Executive summary: spdiags works correctly, even if the matrix input isn't the most intuitive. diags has a bug that affects some offsets in rectangular matrices. There is a bug fix on scipy github.
The example for spdiags is:
>>> data = array([[1,2,3,4],[1,2,3,4],[1,2,3,4]])
>>> diags = array([0,-1,2])
>>> spdiags(data, diags, 4, 4).todense()
matrix([[1, 0, 3, 0],
[1, 2, 0, 4],
[0, 2, 3, 0],
[0, 0, 3, 4]])
Note that the 3rd column of data always appears in the 3rd column of the sparse. The other columns also line up. But they are omitted where they 'fall off the edge'.
The input to this function is a matrix, while the input to diags is a ragged list. The diagonals of the sparse matrix all have different numbers of values. So the specification has to accomodate this in one or other. spdiags does this by ignoring some values, diags by taking a list input.

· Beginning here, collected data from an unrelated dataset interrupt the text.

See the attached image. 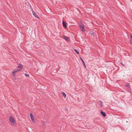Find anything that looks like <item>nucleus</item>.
<instances>
[{
  "label": "nucleus",
  "mask_w": 132,
  "mask_h": 132,
  "mask_svg": "<svg viewBox=\"0 0 132 132\" xmlns=\"http://www.w3.org/2000/svg\"><path fill=\"white\" fill-rule=\"evenodd\" d=\"M9 120L11 122L12 124L14 123L15 122V120L14 119L12 116L10 117Z\"/></svg>",
  "instance_id": "obj_1"
},
{
  "label": "nucleus",
  "mask_w": 132,
  "mask_h": 132,
  "mask_svg": "<svg viewBox=\"0 0 132 132\" xmlns=\"http://www.w3.org/2000/svg\"><path fill=\"white\" fill-rule=\"evenodd\" d=\"M80 29H81V31L84 32L85 31V29H84V26L83 24L80 25L79 26Z\"/></svg>",
  "instance_id": "obj_2"
},
{
  "label": "nucleus",
  "mask_w": 132,
  "mask_h": 132,
  "mask_svg": "<svg viewBox=\"0 0 132 132\" xmlns=\"http://www.w3.org/2000/svg\"><path fill=\"white\" fill-rule=\"evenodd\" d=\"M30 117L31 119V120L33 122H35L34 120V117L32 113L30 114Z\"/></svg>",
  "instance_id": "obj_3"
},
{
  "label": "nucleus",
  "mask_w": 132,
  "mask_h": 132,
  "mask_svg": "<svg viewBox=\"0 0 132 132\" xmlns=\"http://www.w3.org/2000/svg\"><path fill=\"white\" fill-rule=\"evenodd\" d=\"M97 103L98 104H100V105L101 107H103V105L102 104L103 102L100 100H97Z\"/></svg>",
  "instance_id": "obj_4"
},
{
  "label": "nucleus",
  "mask_w": 132,
  "mask_h": 132,
  "mask_svg": "<svg viewBox=\"0 0 132 132\" xmlns=\"http://www.w3.org/2000/svg\"><path fill=\"white\" fill-rule=\"evenodd\" d=\"M100 113L103 117H105L106 116V114L104 112H103L102 110L100 111Z\"/></svg>",
  "instance_id": "obj_5"
},
{
  "label": "nucleus",
  "mask_w": 132,
  "mask_h": 132,
  "mask_svg": "<svg viewBox=\"0 0 132 132\" xmlns=\"http://www.w3.org/2000/svg\"><path fill=\"white\" fill-rule=\"evenodd\" d=\"M32 12L33 15L36 17L39 18V17H38L37 14L33 10H32Z\"/></svg>",
  "instance_id": "obj_6"
},
{
  "label": "nucleus",
  "mask_w": 132,
  "mask_h": 132,
  "mask_svg": "<svg viewBox=\"0 0 132 132\" xmlns=\"http://www.w3.org/2000/svg\"><path fill=\"white\" fill-rule=\"evenodd\" d=\"M18 67L20 68V69H18L19 70H20V71H21L23 68V66L21 64H20Z\"/></svg>",
  "instance_id": "obj_7"
},
{
  "label": "nucleus",
  "mask_w": 132,
  "mask_h": 132,
  "mask_svg": "<svg viewBox=\"0 0 132 132\" xmlns=\"http://www.w3.org/2000/svg\"><path fill=\"white\" fill-rule=\"evenodd\" d=\"M62 23L63 26L65 28H67V26L65 24V22L63 20L62 22Z\"/></svg>",
  "instance_id": "obj_8"
},
{
  "label": "nucleus",
  "mask_w": 132,
  "mask_h": 132,
  "mask_svg": "<svg viewBox=\"0 0 132 132\" xmlns=\"http://www.w3.org/2000/svg\"><path fill=\"white\" fill-rule=\"evenodd\" d=\"M20 71V70H19L17 69H15L14 70L13 72V73H15L16 72Z\"/></svg>",
  "instance_id": "obj_9"
},
{
  "label": "nucleus",
  "mask_w": 132,
  "mask_h": 132,
  "mask_svg": "<svg viewBox=\"0 0 132 132\" xmlns=\"http://www.w3.org/2000/svg\"><path fill=\"white\" fill-rule=\"evenodd\" d=\"M80 59L81 61L82 62V63L83 64L84 66L85 67V68H86V65L85 64V62L84 61V60H83L82 59L81 57H80Z\"/></svg>",
  "instance_id": "obj_10"
},
{
  "label": "nucleus",
  "mask_w": 132,
  "mask_h": 132,
  "mask_svg": "<svg viewBox=\"0 0 132 132\" xmlns=\"http://www.w3.org/2000/svg\"><path fill=\"white\" fill-rule=\"evenodd\" d=\"M125 86L129 88L130 87V84L129 83H126Z\"/></svg>",
  "instance_id": "obj_11"
},
{
  "label": "nucleus",
  "mask_w": 132,
  "mask_h": 132,
  "mask_svg": "<svg viewBox=\"0 0 132 132\" xmlns=\"http://www.w3.org/2000/svg\"><path fill=\"white\" fill-rule=\"evenodd\" d=\"M63 39L65 40L66 41H69L68 38V37L65 36H63Z\"/></svg>",
  "instance_id": "obj_12"
},
{
  "label": "nucleus",
  "mask_w": 132,
  "mask_h": 132,
  "mask_svg": "<svg viewBox=\"0 0 132 132\" xmlns=\"http://www.w3.org/2000/svg\"><path fill=\"white\" fill-rule=\"evenodd\" d=\"M89 34L92 36H93L94 35V32L93 31L91 30L90 31Z\"/></svg>",
  "instance_id": "obj_13"
},
{
  "label": "nucleus",
  "mask_w": 132,
  "mask_h": 132,
  "mask_svg": "<svg viewBox=\"0 0 132 132\" xmlns=\"http://www.w3.org/2000/svg\"><path fill=\"white\" fill-rule=\"evenodd\" d=\"M62 94L64 98H66V95L65 93L63 92H62Z\"/></svg>",
  "instance_id": "obj_14"
},
{
  "label": "nucleus",
  "mask_w": 132,
  "mask_h": 132,
  "mask_svg": "<svg viewBox=\"0 0 132 132\" xmlns=\"http://www.w3.org/2000/svg\"><path fill=\"white\" fill-rule=\"evenodd\" d=\"M74 51L77 54H79V52L77 49H74Z\"/></svg>",
  "instance_id": "obj_15"
},
{
  "label": "nucleus",
  "mask_w": 132,
  "mask_h": 132,
  "mask_svg": "<svg viewBox=\"0 0 132 132\" xmlns=\"http://www.w3.org/2000/svg\"><path fill=\"white\" fill-rule=\"evenodd\" d=\"M130 37L131 39L130 40V43L132 44V34H131L130 35Z\"/></svg>",
  "instance_id": "obj_16"
},
{
  "label": "nucleus",
  "mask_w": 132,
  "mask_h": 132,
  "mask_svg": "<svg viewBox=\"0 0 132 132\" xmlns=\"http://www.w3.org/2000/svg\"><path fill=\"white\" fill-rule=\"evenodd\" d=\"M42 123L43 125V126H44L45 125V122L44 121H42Z\"/></svg>",
  "instance_id": "obj_17"
},
{
  "label": "nucleus",
  "mask_w": 132,
  "mask_h": 132,
  "mask_svg": "<svg viewBox=\"0 0 132 132\" xmlns=\"http://www.w3.org/2000/svg\"><path fill=\"white\" fill-rule=\"evenodd\" d=\"M12 75L14 77H15L16 75H15V73H13V72L12 73Z\"/></svg>",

The sparse.diags([1.1,1.2],-1,(4,2)) error is puzzling.
the spdiags equivalent does work:
In [421]: sparse.spdiags([[1.1,1.2]],-1,4,2).A
Out[421]:
array([[ 0. , 0. ],
[ 1.1, 0. ],
[ 0. , 1.2],
[ 0. , 0. ]])
The error is raised in this block of code:
for j, diagonal in enumerate(diagonals):
offset = offsets[j]
k = max(0, offset)
length = min(m + offset, n - offset)
if length <= 0:
raise ValueError("Offset %d (index %d) out of bounds" % (offset, j))
try:
data_arr[j, k:k+length] = diagonal
except ValueError:
if len(diagonal) != length and len(diagonal) != 1:
raise ValueError(
"Diagonal length (index %d: %d at offset %d) does not "
"agree with matrix size (%d, %d)." % (
j, len(diagonal), offset, m, n))
raise
The actual matrix constructor in the diags is:
dia_matrix((data_arr, offsets), shape=(m, n))
This is the same constructor that spdiags uses, but without any manipulation.
In [434]: sparse.dia_matrix(([[1.1,1.2]],-1),shape=(4,2)).A
Out[434]:
array([[ 0. , 0. ],
[ 1.1, 0. ],
[ 0. , 1.2],
[ 0. , 0. ]])
In dia format, the inputs are stored exactly as given by spdiags (complete with that matrix with extra values):
In [436]: M.data
Out[436]: array([[ 1.1, 1.2]])
In [437]: M.offsets
Out[437]: array([-1], dtype=int32)
As #user2357112 points out, length = min(m + offset, n - offset is wrong, producing 3 in the test case. Changing it to length = min(m + k, n - k) makes all cases for this (4,2) matrix work. But it fails with the transpose: diags([1.1,1.2], 1, (2, 4))
The correction, as of Oct 5, for this issue is:
https://github.com/pv/scipy-work/commit/529cbde47121c8ed87f74fa6445c05d71353eb6c
length = min(m + offset, n - offset, min(m,n))
With this fix, diags([1.1,1.2], 1, (2, 4)) works.